◆ 任务说明 A ◆
用两句话概括下面这段SQL练习节选。

==================================================

SELECT c.`C#` AS 课程号,
c.`Cname` AS 课程名称,
SUM(CASE WHEN score BETWEEN 90 AND 100 THEN 1 ELSE 0 END) AS '[90,100]',
SUM(CASE WHEN score BETWEEN 75 AND 89 THEN 1 ELSE 0 END) AS '[89,75]',
SUM(CASE WHEN score BETWEEN 60 AND 74 THEN 1 ELSE 0 END) AS '[74,60]',
SUM(CASE WHEN score <60 THEN 1 ELSE 0 END) AS '[59,-]'
FROM sc s,course c
WHERE s.`C#`=c.`C#` GROUP BY s.`C#`;
24、 查询学生平均成绩及其名次
SELECT 1+(SELECT COUNT( distinct 平均成绩) FROM (SELECT `S#`,AVG(score) AS 平均成绩 FROM SC GROUP BY `S#` ) AS T1 WHERE 平均成绩 > T2.平均成绩) as 名次, `S#` as 学生学号,平均成绩
FROM (SELECT `S#`,AVG(score) 平均成绩 FROM SC GROUP BY `S#` ) AS T2 ORDER BY 平均成绩 desc;
修改后:
SELECT 1+(
SELECT COUNT(DISTINCT 平均成绩) FROM
(SELECT `S#`,AVG(score) AS 平均成绩 FROM SC GROUP BY `S#`) AS T1
WHERE 平均成绩 > T2.平均成绩
) AS 名次,
学生学号,
平均成绩
FROM ( SELECT `S#` AS 学生学号,AVG(score) 平均成绩 FROM SC GROUP BY `S#` ) AS T2
ORDER BY 平均成绩 DESC;
25、查询各科成绩前三名的记录:(不考虑成绩并列情况)
SELECT t1.`S#` as 学生ID,t1.`C#` as 课程ID,Score as 分数
FROM SC t1
WHERE score IN (SELECT TOP 3 score FROM SC WHERE t1.`C#`= `C#` ORDER BY score DESC ) ORDER BY t1.`C#`;
26、查询每门课程被选修的学生数
select `C#`,count(`S#`) from sc group by `C#`;
加课程名:
SELECT s.`C#`,Cname,COUNT(DISTINCT`S#`) 选课人数
FROM course c,sc s WHERE s.`C#`=c.`C#`
GROUP BY s.`C#`;
27、查询出只选修了一门课程的全部学生的学号和姓名
select SC.`S#`,Student.Sname,count(`C#`) AS 选课数 from SC ,Student
where SC.`S#`=Student.`S#` group by SC.`S#` ,Student.Sname having count(`C#`)=1;
自己写:
SELECT student.`S#`,Sname,选课数
FROM student,
(SELECT sc.`S#`,COUNT(sc.`C#`) 选课数 FROM sc GROUP BY sc.`S#`) AS 选课统计
WHERE student.`S#`=选课统计.`S#` AND 选课数=1
;
28、查询男生、女生人数
Select Ssex, count(Ssex) as 人数
from Student
group by Ssex
29、查询姓“张”的学生名单
SELECT Sname FROM Student WHERE Sname like '张%';
30、查询同名同性别学生名单,并统计同名人数
select Sname,count(*) from Student group by Sname having count(*)>1;
加性别:
SELECT sname,ssex,COUNT(*) 相同人数 FROM student GROUP BY Sname,Ssex HAVING COUNT(*)>1;
31、1981年出生的学生名单(注:Student表中Sage列的类型是datetime)

==================================================

◆ 任务说明 B ◆
从下面的列表中摘出所有含有字符串“instances”的行,逐行照抄。

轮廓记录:

==================================================

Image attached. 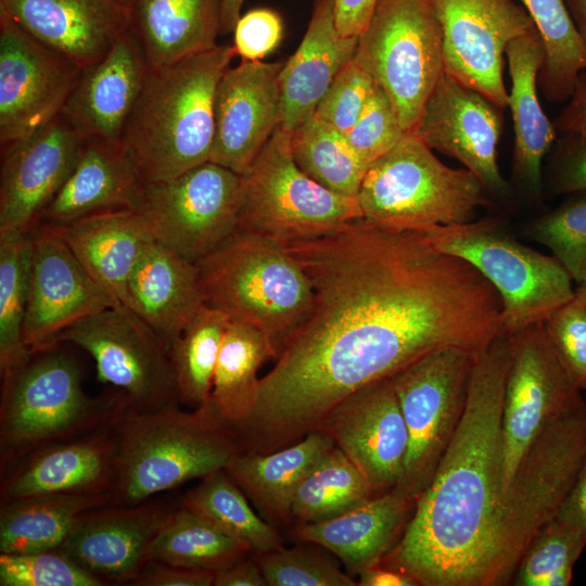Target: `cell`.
Returning a JSON list of instances; mask_svg holds the SVG:
<instances>
[{
  "label": "cell",
  "instance_id": "cell-1",
  "mask_svg": "<svg viewBox=\"0 0 586 586\" xmlns=\"http://www.w3.org/2000/svg\"><path fill=\"white\" fill-rule=\"evenodd\" d=\"M285 247L306 272L314 304L259 379L249 415L233 426L242 450L292 445L362 386L440 348L479 357L504 333L493 285L421 231L360 218Z\"/></svg>",
  "mask_w": 586,
  "mask_h": 586
},
{
  "label": "cell",
  "instance_id": "cell-2",
  "mask_svg": "<svg viewBox=\"0 0 586 586\" xmlns=\"http://www.w3.org/2000/svg\"><path fill=\"white\" fill-rule=\"evenodd\" d=\"M511 339L476 358L462 419L405 528L380 564L418 586H483L501 498V417Z\"/></svg>",
  "mask_w": 586,
  "mask_h": 586
},
{
  "label": "cell",
  "instance_id": "cell-3",
  "mask_svg": "<svg viewBox=\"0 0 586 586\" xmlns=\"http://www.w3.org/2000/svg\"><path fill=\"white\" fill-rule=\"evenodd\" d=\"M237 55L214 48L150 68L122 145L143 183L173 179L211 160L218 84Z\"/></svg>",
  "mask_w": 586,
  "mask_h": 586
},
{
  "label": "cell",
  "instance_id": "cell-4",
  "mask_svg": "<svg viewBox=\"0 0 586 586\" xmlns=\"http://www.w3.org/2000/svg\"><path fill=\"white\" fill-rule=\"evenodd\" d=\"M59 346L29 351L1 372V474L42 447L113 424L128 405L118 390L89 396L76 359Z\"/></svg>",
  "mask_w": 586,
  "mask_h": 586
},
{
  "label": "cell",
  "instance_id": "cell-5",
  "mask_svg": "<svg viewBox=\"0 0 586 586\" xmlns=\"http://www.w3.org/2000/svg\"><path fill=\"white\" fill-rule=\"evenodd\" d=\"M118 438L113 505H135L225 469L241 451L232 426L211 402L184 411L128 407L114 422Z\"/></svg>",
  "mask_w": 586,
  "mask_h": 586
},
{
  "label": "cell",
  "instance_id": "cell-6",
  "mask_svg": "<svg viewBox=\"0 0 586 586\" xmlns=\"http://www.w3.org/2000/svg\"><path fill=\"white\" fill-rule=\"evenodd\" d=\"M194 264L205 304L265 333L277 356L313 308L306 272L270 238L235 231Z\"/></svg>",
  "mask_w": 586,
  "mask_h": 586
},
{
  "label": "cell",
  "instance_id": "cell-7",
  "mask_svg": "<svg viewBox=\"0 0 586 586\" xmlns=\"http://www.w3.org/2000/svg\"><path fill=\"white\" fill-rule=\"evenodd\" d=\"M356 198L365 220L411 231L470 222L492 203L476 175L444 164L415 131L369 165Z\"/></svg>",
  "mask_w": 586,
  "mask_h": 586
},
{
  "label": "cell",
  "instance_id": "cell-8",
  "mask_svg": "<svg viewBox=\"0 0 586 586\" xmlns=\"http://www.w3.org/2000/svg\"><path fill=\"white\" fill-rule=\"evenodd\" d=\"M586 457V404L534 438L500 498L483 586H505L537 532L556 518Z\"/></svg>",
  "mask_w": 586,
  "mask_h": 586
},
{
  "label": "cell",
  "instance_id": "cell-9",
  "mask_svg": "<svg viewBox=\"0 0 586 586\" xmlns=\"http://www.w3.org/2000/svg\"><path fill=\"white\" fill-rule=\"evenodd\" d=\"M421 232L436 250L462 258L493 285L505 334L544 323L575 297L574 281L562 264L521 243L500 217Z\"/></svg>",
  "mask_w": 586,
  "mask_h": 586
},
{
  "label": "cell",
  "instance_id": "cell-10",
  "mask_svg": "<svg viewBox=\"0 0 586 586\" xmlns=\"http://www.w3.org/2000/svg\"><path fill=\"white\" fill-rule=\"evenodd\" d=\"M360 218L357 198L335 193L300 169L290 133L280 126L242 176L237 231L288 245L328 235Z\"/></svg>",
  "mask_w": 586,
  "mask_h": 586
},
{
  "label": "cell",
  "instance_id": "cell-11",
  "mask_svg": "<svg viewBox=\"0 0 586 586\" xmlns=\"http://www.w3.org/2000/svg\"><path fill=\"white\" fill-rule=\"evenodd\" d=\"M388 97L406 132L445 73L443 33L429 0H378L354 54Z\"/></svg>",
  "mask_w": 586,
  "mask_h": 586
},
{
  "label": "cell",
  "instance_id": "cell-12",
  "mask_svg": "<svg viewBox=\"0 0 586 586\" xmlns=\"http://www.w3.org/2000/svg\"><path fill=\"white\" fill-rule=\"evenodd\" d=\"M476 358L463 348L444 347L392 377L409 435L395 488L413 501L431 482L462 419Z\"/></svg>",
  "mask_w": 586,
  "mask_h": 586
},
{
  "label": "cell",
  "instance_id": "cell-13",
  "mask_svg": "<svg viewBox=\"0 0 586 586\" xmlns=\"http://www.w3.org/2000/svg\"><path fill=\"white\" fill-rule=\"evenodd\" d=\"M72 343L94 360L98 380L115 386L137 411L179 406L169 351L130 308L110 306L64 330L55 344Z\"/></svg>",
  "mask_w": 586,
  "mask_h": 586
},
{
  "label": "cell",
  "instance_id": "cell-14",
  "mask_svg": "<svg viewBox=\"0 0 586 586\" xmlns=\"http://www.w3.org/2000/svg\"><path fill=\"white\" fill-rule=\"evenodd\" d=\"M241 200L242 176L208 161L143 183L136 211L154 240L196 263L238 230Z\"/></svg>",
  "mask_w": 586,
  "mask_h": 586
},
{
  "label": "cell",
  "instance_id": "cell-15",
  "mask_svg": "<svg viewBox=\"0 0 586 586\" xmlns=\"http://www.w3.org/2000/svg\"><path fill=\"white\" fill-rule=\"evenodd\" d=\"M510 339L511 358L501 417V496L525 451L546 424L585 404L581 390L560 364L544 323L531 326Z\"/></svg>",
  "mask_w": 586,
  "mask_h": 586
},
{
  "label": "cell",
  "instance_id": "cell-16",
  "mask_svg": "<svg viewBox=\"0 0 586 586\" xmlns=\"http://www.w3.org/2000/svg\"><path fill=\"white\" fill-rule=\"evenodd\" d=\"M442 28L445 72L505 110L507 46L536 29L514 0H429Z\"/></svg>",
  "mask_w": 586,
  "mask_h": 586
},
{
  "label": "cell",
  "instance_id": "cell-17",
  "mask_svg": "<svg viewBox=\"0 0 586 586\" xmlns=\"http://www.w3.org/2000/svg\"><path fill=\"white\" fill-rule=\"evenodd\" d=\"M81 69L0 13V144L26 139L62 113Z\"/></svg>",
  "mask_w": 586,
  "mask_h": 586
},
{
  "label": "cell",
  "instance_id": "cell-18",
  "mask_svg": "<svg viewBox=\"0 0 586 586\" xmlns=\"http://www.w3.org/2000/svg\"><path fill=\"white\" fill-rule=\"evenodd\" d=\"M502 109L446 72L428 98L415 132L433 151L460 162L476 175L492 198L512 195L497 164L504 129Z\"/></svg>",
  "mask_w": 586,
  "mask_h": 586
},
{
  "label": "cell",
  "instance_id": "cell-19",
  "mask_svg": "<svg viewBox=\"0 0 586 586\" xmlns=\"http://www.w3.org/2000/svg\"><path fill=\"white\" fill-rule=\"evenodd\" d=\"M318 430L328 433L359 469L375 497L398 485L409 435L392 377L345 397L329 411Z\"/></svg>",
  "mask_w": 586,
  "mask_h": 586
},
{
  "label": "cell",
  "instance_id": "cell-20",
  "mask_svg": "<svg viewBox=\"0 0 586 586\" xmlns=\"http://www.w3.org/2000/svg\"><path fill=\"white\" fill-rule=\"evenodd\" d=\"M114 305L52 227L37 225L31 229L23 324V342L29 351L54 345L68 327Z\"/></svg>",
  "mask_w": 586,
  "mask_h": 586
},
{
  "label": "cell",
  "instance_id": "cell-21",
  "mask_svg": "<svg viewBox=\"0 0 586 586\" xmlns=\"http://www.w3.org/2000/svg\"><path fill=\"white\" fill-rule=\"evenodd\" d=\"M282 62L243 61L229 67L215 97L211 162L240 176L251 167L281 118Z\"/></svg>",
  "mask_w": 586,
  "mask_h": 586
},
{
  "label": "cell",
  "instance_id": "cell-22",
  "mask_svg": "<svg viewBox=\"0 0 586 586\" xmlns=\"http://www.w3.org/2000/svg\"><path fill=\"white\" fill-rule=\"evenodd\" d=\"M174 509L148 500L94 508L80 517L58 548L105 585H132Z\"/></svg>",
  "mask_w": 586,
  "mask_h": 586
},
{
  "label": "cell",
  "instance_id": "cell-23",
  "mask_svg": "<svg viewBox=\"0 0 586 586\" xmlns=\"http://www.w3.org/2000/svg\"><path fill=\"white\" fill-rule=\"evenodd\" d=\"M82 140L60 114L28 138L1 148L0 231L37 225L69 174Z\"/></svg>",
  "mask_w": 586,
  "mask_h": 586
},
{
  "label": "cell",
  "instance_id": "cell-24",
  "mask_svg": "<svg viewBox=\"0 0 586 586\" xmlns=\"http://www.w3.org/2000/svg\"><path fill=\"white\" fill-rule=\"evenodd\" d=\"M117 458L114 423L48 445L1 474L0 502L53 494L113 495Z\"/></svg>",
  "mask_w": 586,
  "mask_h": 586
},
{
  "label": "cell",
  "instance_id": "cell-25",
  "mask_svg": "<svg viewBox=\"0 0 586 586\" xmlns=\"http://www.w3.org/2000/svg\"><path fill=\"white\" fill-rule=\"evenodd\" d=\"M149 69L139 41L126 31L106 55L81 69L61 114L84 139L122 144Z\"/></svg>",
  "mask_w": 586,
  "mask_h": 586
},
{
  "label": "cell",
  "instance_id": "cell-26",
  "mask_svg": "<svg viewBox=\"0 0 586 586\" xmlns=\"http://www.w3.org/2000/svg\"><path fill=\"white\" fill-rule=\"evenodd\" d=\"M0 13L80 68L129 30V9L117 0H0Z\"/></svg>",
  "mask_w": 586,
  "mask_h": 586
},
{
  "label": "cell",
  "instance_id": "cell-27",
  "mask_svg": "<svg viewBox=\"0 0 586 586\" xmlns=\"http://www.w3.org/2000/svg\"><path fill=\"white\" fill-rule=\"evenodd\" d=\"M142 188L143 182L122 144L84 139L69 174L37 225L55 227L100 212L136 211Z\"/></svg>",
  "mask_w": 586,
  "mask_h": 586
},
{
  "label": "cell",
  "instance_id": "cell-28",
  "mask_svg": "<svg viewBox=\"0 0 586 586\" xmlns=\"http://www.w3.org/2000/svg\"><path fill=\"white\" fill-rule=\"evenodd\" d=\"M544 56L536 29L513 39L506 48L511 79L508 106L514 130L511 179L513 187L531 201L544 195L543 161L558 135L537 95V76Z\"/></svg>",
  "mask_w": 586,
  "mask_h": 586
},
{
  "label": "cell",
  "instance_id": "cell-29",
  "mask_svg": "<svg viewBox=\"0 0 586 586\" xmlns=\"http://www.w3.org/2000/svg\"><path fill=\"white\" fill-rule=\"evenodd\" d=\"M127 293V307L168 351L205 304L195 264L154 239L140 255Z\"/></svg>",
  "mask_w": 586,
  "mask_h": 586
},
{
  "label": "cell",
  "instance_id": "cell-30",
  "mask_svg": "<svg viewBox=\"0 0 586 586\" xmlns=\"http://www.w3.org/2000/svg\"><path fill=\"white\" fill-rule=\"evenodd\" d=\"M358 37L342 36L333 0H314L306 33L280 72V127L291 133L315 114L337 73L354 58Z\"/></svg>",
  "mask_w": 586,
  "mask_h": 586
},
{
  "label": "cell",
  "instance_id": "cell-31",
  "mask_svg": "<svg viewBox=\"0 0 586 586\" xmlns=\"http://www.w3.org/2000/svg\"><path fill=\"white\" fill-rule=\"evenodd\" d=\"M415 501L394 488L337 517L294 524L291 536L333 553L353 574L379 564L400 537Z\"/></svg>",
  "mask_w": 586,
  "mask_h": 586
},
{
  "label": "cell",
  "instance_id": "cell-32",
  "mask_svg": "<svg viewBox=\"0 0 586 586\" xmlns=\"http://www.w3.org/2000/svg\"><path fill=\"white\" fill-rule=\"evenodd\" d=\"M50 227L64 240L91 279L117 305L127 307L128 280L153 239L141 214L120 208Z\"/></svg>",
  "mask_w": 586,
  "mask_h": 586
},
{
  "label": "cell",
  "instance_id": "cell-33",
  "mask_svg": "<svg viewBox=\"0 0 586 586\" xmlns=\"http://www.w3.org/2000/svg\"><path fill=\"white\" fill-rule=\"evenodd\" d=\"M335 446L321 430L270 453L239 451L225 471L276 528L292 525V504L296 491L318 460Z\"/></svg>",
  "mask_w": 586,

==================================================

◆ 参考答案 A ◆
这段节选列出了一系列SQL查询练习,如查询学生平均成绩及其名次、各科成绩前三名的记录、每门课程被选修的学生数和只选修了一门课程的学生。多数题目后附有对应的SQL语句,部分题目还给出了修改后、加课程名、自己写或加性别的另一种写法。

◆ 参考答案 B ◆
Returning a JSON list of instances; mask_svg holds the SVG:
<instances>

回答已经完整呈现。